Digital Tradition Mirror

Oh, How I Hate to Get Up in the Morning

Oh, How I Hate to Get Up in the Morning
(Irving Berlin, 1918.)

The other day I chanced to meet a soldier friend of mine.
He'd been in camp for sev'ral weeks and he was looking fine.
His muscles had developed and his cheeks were rosy red.
I asked him how he liked the life, and this is what he said:

cho: Oh, how I hate to get up in the morning!
     Oh, how I'd love to remain in bed!
     For the hardest blow of all is to hear the bugler call,
     "You've got to get up. You've got to get up.
     You've got to get up this morning."
     Someday I'm going to murder the bugler.
     Someday they're going to find him dead.
     I'll amputate his reveille and stomp upon it heavily*
     And spend the rest of my life in bed.
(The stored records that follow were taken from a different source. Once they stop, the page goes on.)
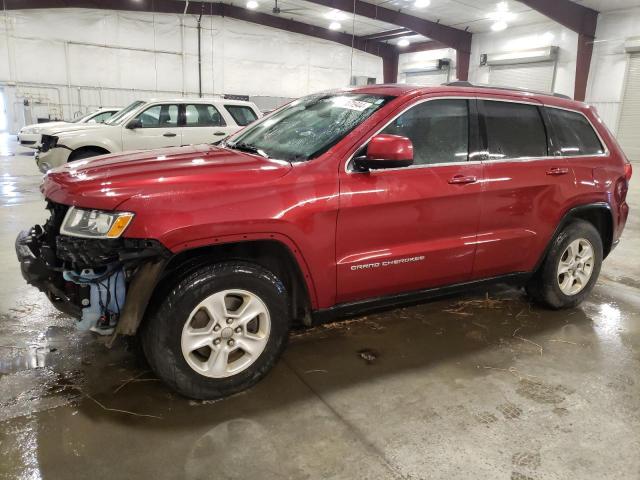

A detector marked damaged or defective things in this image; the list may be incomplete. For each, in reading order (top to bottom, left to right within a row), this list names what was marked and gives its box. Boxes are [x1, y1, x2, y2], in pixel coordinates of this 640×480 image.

front-end collision damage [15, 201, 170, 340]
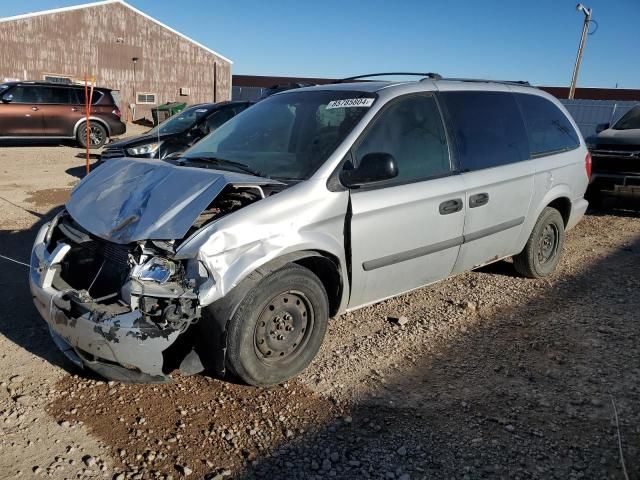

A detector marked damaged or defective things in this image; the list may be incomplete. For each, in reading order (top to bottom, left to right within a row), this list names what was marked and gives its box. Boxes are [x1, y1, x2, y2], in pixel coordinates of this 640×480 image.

damaged front bumper [28, 220, 200, 382]
crumpled hood [66, 158, 274, 244]
crashed minivan [31, 75, 592, 386]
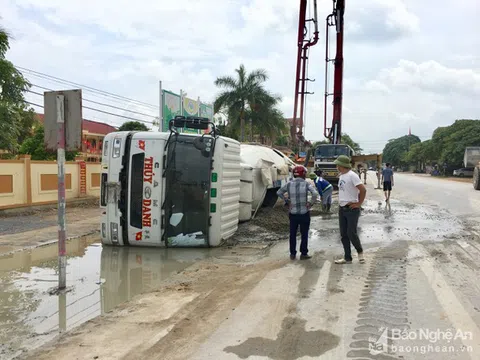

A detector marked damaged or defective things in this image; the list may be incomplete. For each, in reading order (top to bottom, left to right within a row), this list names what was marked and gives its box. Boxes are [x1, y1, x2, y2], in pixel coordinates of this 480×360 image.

overturned tanker truck [101, 116, 294, 248]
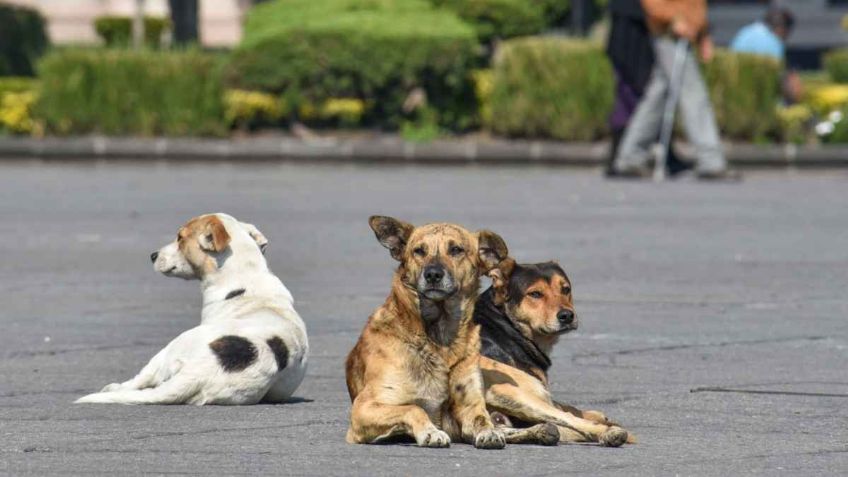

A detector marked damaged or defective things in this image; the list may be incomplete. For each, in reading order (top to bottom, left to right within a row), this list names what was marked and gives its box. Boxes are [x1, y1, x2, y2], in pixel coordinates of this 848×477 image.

crack in pavement [568, 332, 828, 366]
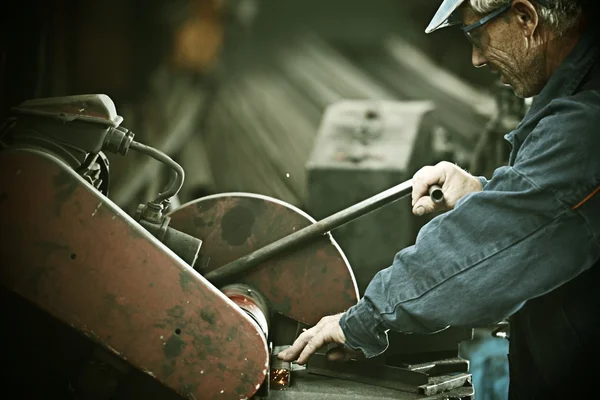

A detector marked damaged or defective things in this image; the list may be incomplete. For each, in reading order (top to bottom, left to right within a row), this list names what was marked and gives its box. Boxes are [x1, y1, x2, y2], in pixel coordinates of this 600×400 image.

rusty metal panel [0, 148, 268, 400]
rusty metal panel [166, 193, 358, 324]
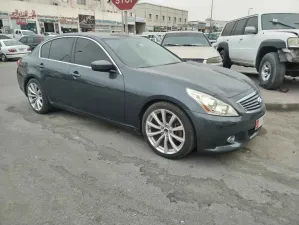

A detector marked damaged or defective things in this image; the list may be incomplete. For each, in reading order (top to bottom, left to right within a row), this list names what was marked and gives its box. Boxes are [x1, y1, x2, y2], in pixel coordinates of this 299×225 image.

cracked asphalt [0, 62, 299, 225]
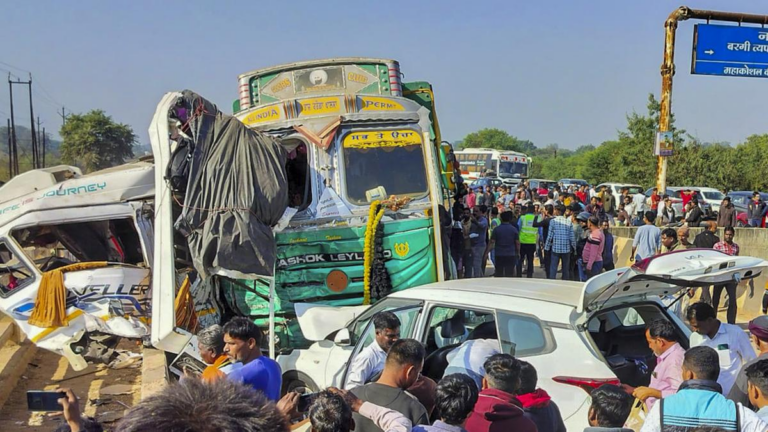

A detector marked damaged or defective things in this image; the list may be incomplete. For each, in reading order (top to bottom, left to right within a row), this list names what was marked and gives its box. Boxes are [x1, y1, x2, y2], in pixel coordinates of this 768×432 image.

shattered windshield [340, 129, 426, 205]
shattered windshield [498, 160, 528, 177]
A bugler in the army is the luckiest of men.
He wakes the boys at five and then goes back to bed again.
He doesn't have to blow again until the afternoon.
If ev'rything goes well with me, I'll be a bugler soon. (Chorus)

Oh, boy! The minute the battle is over --
Oh, boy! The minute the foe is dead,
I'll put my uniform away and move to Philadelph-eye-ay
And spend the rest of my life in bed!

[*Although not in the original lyrics, this verse is sometimes repeated with the
 following line substituted: "And then I'll get that other pup, the guy who wake
s the bugler up."]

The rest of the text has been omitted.